THE TASK
Please set out every line of the rows below as a numbered list, omitting the blank lines.

:: RECORD SET

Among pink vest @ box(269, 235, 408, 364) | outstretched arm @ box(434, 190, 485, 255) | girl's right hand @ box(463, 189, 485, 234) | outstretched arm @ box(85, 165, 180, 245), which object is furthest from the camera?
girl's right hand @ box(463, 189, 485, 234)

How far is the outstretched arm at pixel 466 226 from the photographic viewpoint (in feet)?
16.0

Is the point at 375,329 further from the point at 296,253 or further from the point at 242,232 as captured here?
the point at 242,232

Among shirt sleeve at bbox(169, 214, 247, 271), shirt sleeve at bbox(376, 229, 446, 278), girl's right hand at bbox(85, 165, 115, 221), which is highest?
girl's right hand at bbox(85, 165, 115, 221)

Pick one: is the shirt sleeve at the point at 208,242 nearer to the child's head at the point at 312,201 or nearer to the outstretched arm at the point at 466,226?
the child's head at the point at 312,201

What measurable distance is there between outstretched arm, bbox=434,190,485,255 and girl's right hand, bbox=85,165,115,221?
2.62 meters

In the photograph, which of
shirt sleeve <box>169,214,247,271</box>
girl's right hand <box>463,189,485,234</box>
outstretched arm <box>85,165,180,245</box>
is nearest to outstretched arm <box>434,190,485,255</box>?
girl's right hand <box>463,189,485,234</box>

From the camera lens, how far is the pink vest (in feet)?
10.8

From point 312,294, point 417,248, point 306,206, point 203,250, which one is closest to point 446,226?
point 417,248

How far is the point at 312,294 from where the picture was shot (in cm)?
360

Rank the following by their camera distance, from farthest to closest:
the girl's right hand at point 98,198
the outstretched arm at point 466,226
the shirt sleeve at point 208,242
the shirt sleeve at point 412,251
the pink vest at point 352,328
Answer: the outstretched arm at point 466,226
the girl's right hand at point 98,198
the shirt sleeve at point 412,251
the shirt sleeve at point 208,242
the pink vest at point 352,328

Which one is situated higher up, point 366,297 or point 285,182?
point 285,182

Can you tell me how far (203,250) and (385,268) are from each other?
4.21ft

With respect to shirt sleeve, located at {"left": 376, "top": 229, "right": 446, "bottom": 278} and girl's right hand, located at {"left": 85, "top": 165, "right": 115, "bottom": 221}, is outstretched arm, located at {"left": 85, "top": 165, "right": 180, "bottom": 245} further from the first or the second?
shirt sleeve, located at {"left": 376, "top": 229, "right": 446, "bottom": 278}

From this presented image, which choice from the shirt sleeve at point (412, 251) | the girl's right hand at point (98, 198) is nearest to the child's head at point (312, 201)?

::::

THE SOLUTION
1. Among pink vest @ box(269, 235, 408, 364) | outstretched arm @ box(434, 190, 485, 255) | girl's right hand @ box(463, 189, 485, 234) | outstretched arm @ box(85, 165, 180, 245), which object is furthest from the camera?
2. girl's right hand @ box(463, 189, 485, 234)
3. How far is the outstretched arm at pixel 466 226 from the photographic viewpoint (in feet)?
4. 16.0
5. Is the point at 375,329 further from the point at 296,253 or further from the point at 242,232 as captured here?
6. the point at 242,232
7. Among shirt sleeve at bbox(169, 214, 247, 271), shirt sleeve at bbox(376, 229, 446, 278), girl's right hand at bbox(85, 165, 115, 221), which is highest?
8. girl's right hand at bbox(85, 165, 115, 221)
9. Pick one: is the shirt sleeve at the point at 208,242 nearer to the child's head at the point at 312,201 or nearer to the outstretched arm at the point at 466,226?
10. the child's head at the point at 312,201
11. What measurable distance is there between outstretched arm, bbox=434,190,485,255 and girl's right hand, bbox=85,165,115,221?
12. 2.62 meters
13. In the photograph, which of
14. shirt sleeve <box>169,214,247,271</box>
15. girl's right hand <box>463,189,485,234</box>
16. outstretched arm <box>85,165,180,245</box>
17. is nearest to outstretched arm <box>434,190,485,255</box>?
18. girl's right hand <box>463,189,485,234</box>
19. From the camera lens, how far is the pink vest (in feet)?
20. 10.8
21. From point 312,294, point 417,248, point 306,206, point 203,250, which one is closest to point 446,226?
22. point 417,248
23. How far is the point at 312,294 from where the picture was shot (in cm)?
24. 360
25. Rank the following by their camera distance, from farthest to closest:
26. the girl's right hand at point 98,198
27. the outstretched arm at point 466,226
28. the shirt sleeve at point 208,242
29. the shirt sleeve at point 412,251
30. the pink vest at point 352,328
31. Answer: the outstretched arm at point 466,226
32. the girl's right hand at point 98,198
33. the shirt sleeve at point 412,251
34. the shirt sleeve at point 208,242
35. the pink vest at point 352,328
36. Which one is situated higher up, point 366,297 or point 285,182?
37. point 285,182
38. Can you tell me how far (203,250) and (385,268) are from each other?
39. 4.21ft
40. With respect to shirt sleeve, located at {"left": 376, "top": 229, "right": 446, "bottom": 278} and girl's right hand, located at {"left": 85, "top": 165, "right": 115, "bottom": 221}, is outstretched arm, located at {"left": 85, "top": 165, "right": 180, "bottom": 245} further from the first or the second?
41. shirt sleeve, located at {"left": 376, "top": 229, "right": 446, "bottom": 278}
42. From this presented image, which choice from the shirt sleeve at point (412, 251) | the girl's right hand at point (98, 198) is nearest to the child's head at point (312, 201)?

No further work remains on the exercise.